Comment by Steve Yen [ 28/Nov/12 ]
Hi Alk, not K/V only -- there are views.
Comment by Aleksey Kondratenko [ 02/Jan/13 ]
May be fixed already by +A 16. Worth being re-tested IMHO.
Comment by Farshid Ghods (Inactive) [ 09/Jan/13 ]
Alk,

windows installation was using +A when this test was ran.
Comment by Aliaksey Artamonau [ 16/Jan/13 ]
Node 147 stuck on waiting for index update on vbucket 272:

[rebalance:debug,2012-11-28T0:44:43.651,ns_1@10.1.3.147:<0.18797.2>:janitor_agent:handle_call:651]Going to wait for persistence of checkpoint 7 in vbucket 272
[ns_server:debug,2012-11-28T0:44:43.729,ns_1@10.1.3.147:janitor_agent-default<0.3997.0>:janitor_agent:handle_info:682]Got done message from subprocess: <0.18797.2> (ok)
[ns_server:debug,2012-11-28T0:44:43.854,ns_1@10.1.3.147:<0.18800.2>:capi_set_view_manager:do_wait_index_updated:608]References to wait: [#Ref<0.0.132.154454>,#Ref<0.0.132.154418>,
                     #Ref<0.0.132.154398>,#Ref<0.0.132.154371>,
                     #Ref<0.0.132.154347>] ("default", 272)

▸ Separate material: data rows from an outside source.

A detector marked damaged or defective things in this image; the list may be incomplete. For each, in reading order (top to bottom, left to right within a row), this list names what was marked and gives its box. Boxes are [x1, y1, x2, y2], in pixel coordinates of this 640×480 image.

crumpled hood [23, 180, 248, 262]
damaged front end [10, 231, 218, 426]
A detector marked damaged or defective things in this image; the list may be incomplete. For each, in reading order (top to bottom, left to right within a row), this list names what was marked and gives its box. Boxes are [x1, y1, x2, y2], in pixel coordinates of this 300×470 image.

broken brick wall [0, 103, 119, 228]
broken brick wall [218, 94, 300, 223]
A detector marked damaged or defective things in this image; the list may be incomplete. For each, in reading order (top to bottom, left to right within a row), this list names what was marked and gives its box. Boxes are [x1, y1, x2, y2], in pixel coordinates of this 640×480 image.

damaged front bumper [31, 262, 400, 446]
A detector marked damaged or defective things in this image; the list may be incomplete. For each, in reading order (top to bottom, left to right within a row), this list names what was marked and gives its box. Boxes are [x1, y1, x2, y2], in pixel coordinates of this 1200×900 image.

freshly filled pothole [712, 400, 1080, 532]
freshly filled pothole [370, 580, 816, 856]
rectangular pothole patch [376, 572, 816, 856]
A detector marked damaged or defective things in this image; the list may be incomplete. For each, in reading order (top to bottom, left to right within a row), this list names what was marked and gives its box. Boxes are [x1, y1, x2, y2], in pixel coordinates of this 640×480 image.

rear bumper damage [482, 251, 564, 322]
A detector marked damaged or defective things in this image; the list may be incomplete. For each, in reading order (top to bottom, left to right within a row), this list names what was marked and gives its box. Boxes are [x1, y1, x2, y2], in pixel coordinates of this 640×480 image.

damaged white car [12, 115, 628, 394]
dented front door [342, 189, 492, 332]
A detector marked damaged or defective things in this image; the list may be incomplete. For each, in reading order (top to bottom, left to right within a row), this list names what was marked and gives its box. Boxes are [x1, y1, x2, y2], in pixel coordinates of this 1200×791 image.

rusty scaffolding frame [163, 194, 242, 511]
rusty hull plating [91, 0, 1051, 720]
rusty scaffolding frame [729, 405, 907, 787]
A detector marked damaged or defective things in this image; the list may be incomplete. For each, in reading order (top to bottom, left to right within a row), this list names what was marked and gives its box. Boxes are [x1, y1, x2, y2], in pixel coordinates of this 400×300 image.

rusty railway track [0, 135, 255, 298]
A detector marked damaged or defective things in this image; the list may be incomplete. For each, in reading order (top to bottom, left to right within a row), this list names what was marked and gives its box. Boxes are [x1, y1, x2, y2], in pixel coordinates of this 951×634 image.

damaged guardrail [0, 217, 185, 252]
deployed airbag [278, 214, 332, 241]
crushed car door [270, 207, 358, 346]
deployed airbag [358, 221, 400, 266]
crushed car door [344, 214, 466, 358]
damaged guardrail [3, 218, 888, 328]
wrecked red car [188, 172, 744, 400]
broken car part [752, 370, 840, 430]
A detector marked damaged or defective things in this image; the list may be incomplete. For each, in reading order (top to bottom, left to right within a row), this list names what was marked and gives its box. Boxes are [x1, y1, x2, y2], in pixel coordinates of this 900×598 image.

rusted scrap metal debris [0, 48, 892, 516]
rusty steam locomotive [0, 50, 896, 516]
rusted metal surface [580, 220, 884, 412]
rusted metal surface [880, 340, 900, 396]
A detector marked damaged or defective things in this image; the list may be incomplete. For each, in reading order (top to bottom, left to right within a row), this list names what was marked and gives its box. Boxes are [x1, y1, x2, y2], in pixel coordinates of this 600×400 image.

And corresponding process backtrace:

         {<0.18800.2>,
          [{registered_name,[]},
           {status,waiting},
           {initial_call,{proc_lib,init_p,5}},
           {backtrace,
               [<<"rogram counter: 0x0637b1ec (capi_set_view_manager:'-do_wait_index_updated/4-lc$^0/1-0-'/3 ">>,
                <<"CP: 0x00000000 (invalid)">>,<<"arity = 0">>,<<>>,
                <<"0x0a69a1a8 Return addr 0x0637b100 (capi_set_view_manager:do_wait_index_updated/4 + 440)">>,
                <<"y(0) #Ref<0.0.132.154347>">>,
                <<"y(1) #Ref<0.0.132.154480>">>,
                <<"y(2) #Ref<0.0.132.154479>">>,<<"y(3) []">>,<<>>,
                <<"0x0a69a1bc Return addr 0x017a2da8 (proc_lib:init_p_do_apply/3 + 28)">>,
                <<"y(0) {<0.18799.2>,#Ref<0.0.132.154343>}">>,<<>>,
                <<"0x0a69a1c4 Return addr 0x00b509b4 (<terminate process normally>)">>,
                <<"y(0) Catch 0x017a2db8 (proc_lib:init_p_do_apply/3 + 44)">>,
                <<>>]},
           {error_handler,error_handler},
           {garbage_collection,
               [{min_bin_vheap_size,46368},
                {min_heap_size,233},
                {fullsweep_after,512},
                {minor_gcs,8}]},
           {heap_size,987},
           {total_heap_size,1597},
           {links,[]},
           {memory,6968},
           {message_queue_len,0},
           {reductions,2135},
           {trap_exit,false}]},

Relevant messages in couch_set_view_group are logged with debug level that we deliberately disable for couchdb. So I was not able to deduce anything else. Filipe, could you please take a look?
Comment by Filipe Manana [ 18/Jan/13 ]
Same as MB-7535, can you re-test with build 2.0.1-138+?
It adds more useful logging to help find where the problem is.

thanks
Comment by Andrei Baranouski [ 24/Jan/13 ]
maybe my logs will be useful. but my steps differ, with online upgrade:
1. 2 nodes 1976, 3 diff buckets with 1 ddoc/view in each of them(10.3.3.211, 10.3.3.212)
2. start data loading
3. remove 10.3.3.212, add 2 nodes with 2.0.1-141( 10.3.3.41 & 10.3.3.197) and start rebalance
4. rebalance hangs almost at the beginning and hung over 4 hours. see tap stats during this period
5. then I stopped loading and rebalance progress began to change

https://s3.amazonaws.com/bugdb/jira/MB-7280/10.3.3.211-1242013-537-diag.zip
https://s3.amazonaws.com/bugdb/jira/MB-7280/10.3.3.212-1242013-617-diag.zip
https://s3.amazonaws.com/bugdb/jira/MB-7280/10.3.3.197-1242013-555-diag.zip
https://s3.amazonaws.com/bugdb/jira/MB-7280/10.3.3.41-1242013-553-diag.zip




Comment by Filipe Manana [ 24/Jan/13 ]
Thanks Andrei.

Giving them a quick look, it seems to be a different cause, unrelated to views.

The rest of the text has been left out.